Friday is the deadline to file signatures for proposed ballot measures. Amendments need at least 84,859 signatures from registered voters, while initiated acts need at least 67,887 signatures.
David Couch, who is leading Arkansans United for Medical Marijuana, said his group needed paid canvassers to reach more parts of the state since many private businesses around Arkansas won’t allow gatherers on their property.
“The lack of places to gather signatures makes it much more difficult,” Couch said. “You have to have more people to hit more and more smaller locations.”
More: Read more about Couch’s efforts to change Arkansas’ laws.
The canvasser lists for Couch’s group and Arkansas Wins in 2016, which has proposed an amendment legalizing casinos in three counties, are nearly identical, since both groups are using Georgia-based National Ballot Access for their canvassers.
The campaigns said the lists don’t necessarily represent the number of paid workers who are actively gathering signatures for their petitions, and said they’re also relying on volunteer gatherers. Couch said he currently has about 125 paid canvassers actively gathering signatures for his proposal.
A spokesman for Health Care Access for Arkansans said roughly half of the 290 paid canvassers it has registered with the state are actively gathering signatures. The group hired Colorado-based 3.0 LLC for its signature gathering effort.
Previously: Arkansas Business reported in February about all the initiatives aiming to gather signatures for the November ballot.
Arkansas Wins, the pro-casino group, said it’s relying on paid canvassers primarily because of the short time frame it had for circulating petitions. The wording of the proposed constitutional amendment was approved June 1, giving the group a little over a month to gather signatures.
“For us the need to ramp up as large a canvassing effort as possible was the greatest,” said Robert Coon, a spokesman for the casino campaign. Coon said roughly 200 of the paid canvassers it has registered with the state are actively gathering signatures.
Restore Term Limits, a group that has proposed an amendment imposing stricter term limits on state legislators, registered 189 paid canvassers with the state. The group last month reported paying Michigan-based Liberty Petition Projects LLC to manage its petition drive.
The canvasser registry is part of a 2013 law that was enacted in response to fraudulent signatures submitted by ballot measures in the 2012 election. The restrictions were blocked during the 2014 election because of a legal challenge, but the state Supreme Court last year upheld most of the canvassing law. In addition to registering canvassers with the state, campaigns also have to ensure that they pass a criminal background check.
Democratic Sen. Keith Ingram, who was the lead sponsor of the 2013 law, said the registry and other restrictions were needed to give the state more oversight over paid canvassers and to prevent them from knowingly submitting false signatures.
“I think there is a vast difference between paid canvassers that are incentivized by the signature versus free volunteers that are community based,” Ingram said.

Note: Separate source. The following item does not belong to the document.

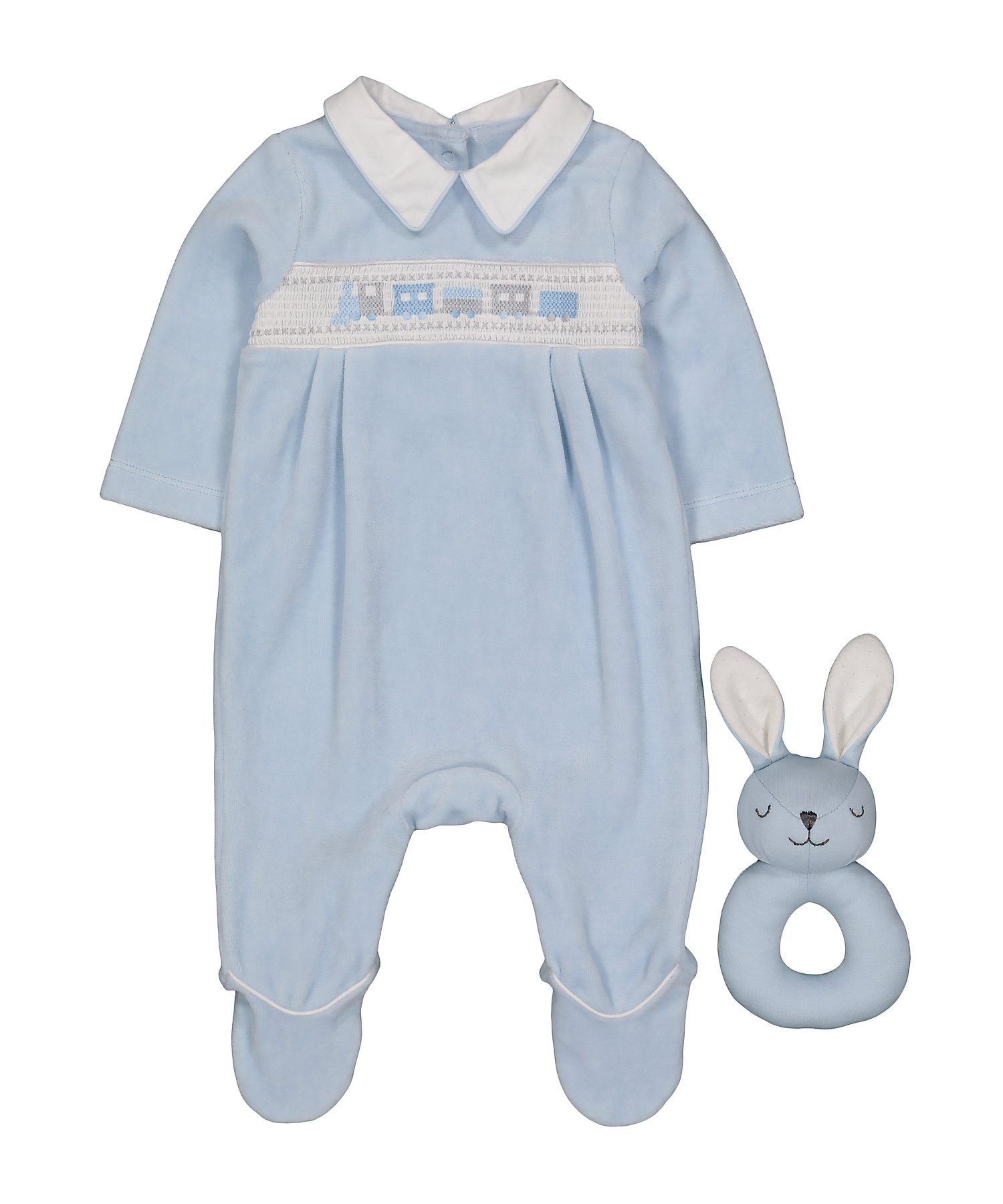 Mothercare | Boys Full Sleeves Velour Romper And Rattle Set Embroidered - Blue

Not all of the campaigns vying for a spot on the ballot are relying primarily on paid workers to circulate their petitions. Arkansans for Compassionate Care, which last month submitted more than 117,000 signatures for its proposed initiated act, only registered 22 paid canvassers with the state. Melissa Fults, the group’s campaign director, said most of the paid canvassers were initially volunteers who had quit or taken leaves of absence from their jobs to circulate petitions. The secretary of state’s office is reviewing the marijuana group’s petitions, and it could get another 30 days to circulate petitions if at least 75 percent of its signatures are valid.
“Why pay somebody when to me it’s more important for someone to have the passion and care about an initiative enough to stand out in the hot and the cold?” Fults said.